Salt and pepper noise is adding random black and white pixels to your image.
import random
def uniformNoise(image, num):
img = image.copy()
h, w, c = img.shape
x = np.random.uniform(0,w,num)
y = np.random.uniform(0,h,num)
for i in range(0, num):
r = 0 if random.randrange(0,2) == 0 else 255
img[int(x[i])][int(y[i])] = np.asarray([r, r, r])
return img
printI2(uniformNoise(lenna, 1000), uniformNoise(lenna, 7000))
It is possible to remove the salt and pepper noise from an image to clean it up. Unlike how my professor worded it, this is not "enhancing" the image, this is merely using filters that remove the noise from the image by blurring it.
The moving average technique sets each pixel equal to the average of its neighborhood. The bigger your neighborhood the more the image is blurred.
bad_lenna = uniformNoise(lenna, 6000)
blur_lenna = cv2.blur(bad_lenna,(3,3))
printI2(bad_lenna, blur_lenna)
As you can see, most of the noise was removed from the image but, imperfections were left. To see the effects of the filter size, you can play around with it.

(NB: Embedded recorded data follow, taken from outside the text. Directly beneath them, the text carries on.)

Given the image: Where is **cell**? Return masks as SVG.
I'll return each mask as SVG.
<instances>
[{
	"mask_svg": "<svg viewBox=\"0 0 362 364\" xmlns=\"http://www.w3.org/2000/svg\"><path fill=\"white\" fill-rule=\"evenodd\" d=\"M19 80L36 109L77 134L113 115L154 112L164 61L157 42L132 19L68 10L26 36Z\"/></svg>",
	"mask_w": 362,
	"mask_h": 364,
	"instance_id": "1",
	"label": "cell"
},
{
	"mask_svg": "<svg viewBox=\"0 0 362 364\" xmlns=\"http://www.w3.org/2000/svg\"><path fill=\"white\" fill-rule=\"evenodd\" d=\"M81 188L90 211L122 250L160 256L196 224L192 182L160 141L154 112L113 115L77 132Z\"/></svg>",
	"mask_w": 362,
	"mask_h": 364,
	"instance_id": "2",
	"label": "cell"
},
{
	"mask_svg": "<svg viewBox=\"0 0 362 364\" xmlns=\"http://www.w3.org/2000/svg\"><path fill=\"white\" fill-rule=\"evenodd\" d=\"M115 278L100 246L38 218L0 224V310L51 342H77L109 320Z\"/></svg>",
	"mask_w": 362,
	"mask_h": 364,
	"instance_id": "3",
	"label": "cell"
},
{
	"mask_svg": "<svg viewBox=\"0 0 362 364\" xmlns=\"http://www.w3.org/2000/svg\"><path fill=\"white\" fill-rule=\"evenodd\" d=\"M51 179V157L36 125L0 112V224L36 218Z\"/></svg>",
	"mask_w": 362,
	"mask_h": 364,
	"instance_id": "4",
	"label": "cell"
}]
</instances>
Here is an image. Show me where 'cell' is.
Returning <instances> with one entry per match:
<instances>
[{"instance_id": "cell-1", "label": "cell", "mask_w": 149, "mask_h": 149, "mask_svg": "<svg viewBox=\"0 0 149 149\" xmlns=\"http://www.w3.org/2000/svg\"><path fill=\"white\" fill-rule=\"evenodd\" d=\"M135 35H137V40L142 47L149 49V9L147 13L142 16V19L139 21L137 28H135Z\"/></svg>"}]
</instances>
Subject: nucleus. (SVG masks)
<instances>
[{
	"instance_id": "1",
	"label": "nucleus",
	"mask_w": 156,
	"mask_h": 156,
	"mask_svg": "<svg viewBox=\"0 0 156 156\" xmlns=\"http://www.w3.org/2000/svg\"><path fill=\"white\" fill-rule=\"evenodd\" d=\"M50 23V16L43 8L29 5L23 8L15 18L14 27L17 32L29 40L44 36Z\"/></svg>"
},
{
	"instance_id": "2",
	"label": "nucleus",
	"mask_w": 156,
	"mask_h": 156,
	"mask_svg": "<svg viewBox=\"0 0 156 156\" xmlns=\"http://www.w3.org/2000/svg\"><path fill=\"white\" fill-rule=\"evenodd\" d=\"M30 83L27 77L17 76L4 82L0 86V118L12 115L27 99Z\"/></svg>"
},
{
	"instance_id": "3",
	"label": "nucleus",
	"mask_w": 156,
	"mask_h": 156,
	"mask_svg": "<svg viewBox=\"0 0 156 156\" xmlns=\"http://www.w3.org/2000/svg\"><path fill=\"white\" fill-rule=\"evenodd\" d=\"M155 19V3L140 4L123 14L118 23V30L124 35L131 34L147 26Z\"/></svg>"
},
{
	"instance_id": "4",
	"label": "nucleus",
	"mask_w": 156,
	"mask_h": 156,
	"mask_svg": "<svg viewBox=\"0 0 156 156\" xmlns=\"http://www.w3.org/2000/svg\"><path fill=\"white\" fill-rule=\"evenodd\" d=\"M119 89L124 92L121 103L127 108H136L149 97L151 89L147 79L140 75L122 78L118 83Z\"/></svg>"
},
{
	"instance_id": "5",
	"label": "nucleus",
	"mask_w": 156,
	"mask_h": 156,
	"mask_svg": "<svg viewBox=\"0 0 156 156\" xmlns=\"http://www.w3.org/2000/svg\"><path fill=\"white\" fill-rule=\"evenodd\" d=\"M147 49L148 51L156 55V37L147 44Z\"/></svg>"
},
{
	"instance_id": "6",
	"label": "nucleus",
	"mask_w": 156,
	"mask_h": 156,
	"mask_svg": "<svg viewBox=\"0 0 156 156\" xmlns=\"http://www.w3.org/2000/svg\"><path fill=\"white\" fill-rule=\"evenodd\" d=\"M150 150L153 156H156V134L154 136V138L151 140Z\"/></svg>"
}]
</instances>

blur_lenna_3 = cv2.blur(bad_lenna,(3,3))
blur_lenna_8 = cv2.blur(bad_lenna,(8,8))
printI2(blur_lenna_3, blur_lenna_8)
Median filters transform every pixel by taking the median value of its neighborhood. This is a lot better than average filters for noise reduction because it has less of a blurring effect and it is extremely well at removing outliers like salt and pepper noise.
median_lenna = cv2.medianBlur(bad_lenna,3)
printI2(bad_lenna, median_lenna)
Open CV is a vastly powerful framework for image manipulation. This post only covered some of the more basic applications of Open CV. Future posts might explore some of the more advanced techniques in computer vision like filters, Canny edge detection, template matching, and Harris Corner detection.